ARTICLE

>> START

We know Every conflict serializable schedule is serializable, but not all serializable schedules conflict-serializable. (*) so it means there is at least one serializable schedule that not conflict serializable.
One way of Testing conflict serializability is using Directed graph as mentioned http://www.cburch.com/cs/340/reading/serial/index.html
So if a graph for a schedule has a cycle, this schedule is not conflic serializable. so by using (*) we can say maybe this schedule be a serializable . (i.e we cannot surely determine it's serilizabe or not, just we know it's not conflict serializable)
My inference is right? any idea?
Asked By : Maryam Panahi
Answered By : hengxin
So if a graph for a schedule has a cycle, this schedule is not conflic serializable. so by using (*) we can say maybe this schedule be a serializable
Yes. You cannot infer that a history is not serializable just because it is not conflict-serializable.
so as a conclusion, it's contradict to Serializability Theorem that says that a history H is serializable iff SG(H) is acyclic.
No. You are talking about two different graphs and two different serializability criteria. And you are confusing them. See my explanation below.
The key point here is to tell serializability (SR, for short) from conflict-serializability (CSR, for short) and the polygraph (PG, for short) from serializability graph (SG, for short).
The definition for PG can be found in this paper. The results about SR and polygraph below are also in this paper.

>> END

DATA RECORDS
>> START

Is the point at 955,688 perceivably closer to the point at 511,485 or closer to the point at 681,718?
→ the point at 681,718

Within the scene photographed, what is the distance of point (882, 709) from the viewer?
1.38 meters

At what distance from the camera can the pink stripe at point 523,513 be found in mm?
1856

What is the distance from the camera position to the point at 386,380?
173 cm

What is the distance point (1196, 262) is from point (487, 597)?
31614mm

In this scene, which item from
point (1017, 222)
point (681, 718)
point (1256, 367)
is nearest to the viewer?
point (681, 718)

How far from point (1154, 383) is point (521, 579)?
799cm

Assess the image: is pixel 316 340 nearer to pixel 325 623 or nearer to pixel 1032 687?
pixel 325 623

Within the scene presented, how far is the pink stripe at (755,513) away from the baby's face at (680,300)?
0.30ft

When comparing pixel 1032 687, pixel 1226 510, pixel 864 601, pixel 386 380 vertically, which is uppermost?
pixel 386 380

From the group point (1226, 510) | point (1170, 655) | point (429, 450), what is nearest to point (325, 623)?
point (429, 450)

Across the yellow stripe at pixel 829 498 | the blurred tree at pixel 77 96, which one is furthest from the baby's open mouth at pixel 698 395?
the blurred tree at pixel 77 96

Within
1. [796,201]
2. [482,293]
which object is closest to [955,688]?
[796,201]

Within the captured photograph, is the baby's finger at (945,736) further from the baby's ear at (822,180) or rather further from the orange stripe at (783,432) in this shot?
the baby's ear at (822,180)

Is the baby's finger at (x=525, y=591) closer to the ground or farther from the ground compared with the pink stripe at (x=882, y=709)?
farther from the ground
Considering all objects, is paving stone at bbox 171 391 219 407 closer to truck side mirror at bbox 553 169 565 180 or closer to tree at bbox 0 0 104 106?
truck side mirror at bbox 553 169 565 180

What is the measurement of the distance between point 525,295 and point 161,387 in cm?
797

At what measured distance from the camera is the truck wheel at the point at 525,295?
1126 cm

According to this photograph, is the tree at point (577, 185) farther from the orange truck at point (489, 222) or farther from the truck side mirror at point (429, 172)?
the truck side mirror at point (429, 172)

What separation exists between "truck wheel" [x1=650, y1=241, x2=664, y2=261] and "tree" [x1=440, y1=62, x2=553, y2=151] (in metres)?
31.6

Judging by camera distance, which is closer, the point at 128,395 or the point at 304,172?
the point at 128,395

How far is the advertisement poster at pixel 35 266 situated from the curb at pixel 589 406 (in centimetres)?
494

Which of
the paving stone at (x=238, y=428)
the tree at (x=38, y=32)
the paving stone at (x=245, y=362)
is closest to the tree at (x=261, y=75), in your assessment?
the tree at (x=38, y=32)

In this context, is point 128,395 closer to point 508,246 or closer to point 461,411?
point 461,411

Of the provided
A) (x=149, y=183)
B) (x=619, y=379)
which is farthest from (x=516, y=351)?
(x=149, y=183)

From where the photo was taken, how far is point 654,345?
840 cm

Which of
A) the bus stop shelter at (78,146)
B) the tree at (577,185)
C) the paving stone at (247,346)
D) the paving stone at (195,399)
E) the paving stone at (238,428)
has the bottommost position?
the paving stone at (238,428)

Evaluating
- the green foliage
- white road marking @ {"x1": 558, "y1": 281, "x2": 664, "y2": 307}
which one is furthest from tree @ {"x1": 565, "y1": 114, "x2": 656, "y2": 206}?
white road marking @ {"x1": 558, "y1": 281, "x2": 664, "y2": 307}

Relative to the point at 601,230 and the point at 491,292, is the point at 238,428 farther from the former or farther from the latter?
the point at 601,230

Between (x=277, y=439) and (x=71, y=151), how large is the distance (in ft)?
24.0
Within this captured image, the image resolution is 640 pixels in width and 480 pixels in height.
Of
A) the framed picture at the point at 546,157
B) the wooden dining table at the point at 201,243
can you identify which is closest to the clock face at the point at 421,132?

>> END

PROBLEM TO WORK ON
Continue the forum thread on conflict serializability, picking up after its last sentence.

ANSWER TO THE EXERCISE
The definition for SG and CSR can be found in this book chapter.
In the following, I list some key points on your questions.
- SR $\supset$ CSR. In other words, if a history $h$ is CSR, it must be SR; however, the converse is not valid.
The Serializability Theorem is for CSR (although it is called Serializability Theorem):
A history $h$ is CSR $\iff$ SG(h) is acyclic.
For SR: a history $h$ is SR $\iff$ PG(h) is acyclic.
- For a history $h$, SG(h) is more restrictive than PG(h) and leads to an efficient test for CSR. Specifically, we have the following complexity results:
- Testing whether a history $h$ is CSR (or equivalently, whether SG(h) is acyclic) is polynomial.
- Testing whether a history $h$ is SR (or equivalently, whether PG(h) is acyclic) is NP-complete.
Notice that the polygraph for a history for SR is quite different from the traditional graphs we learn in class. So don't assume that it is polynomial to test its acyclicity (actually it is not).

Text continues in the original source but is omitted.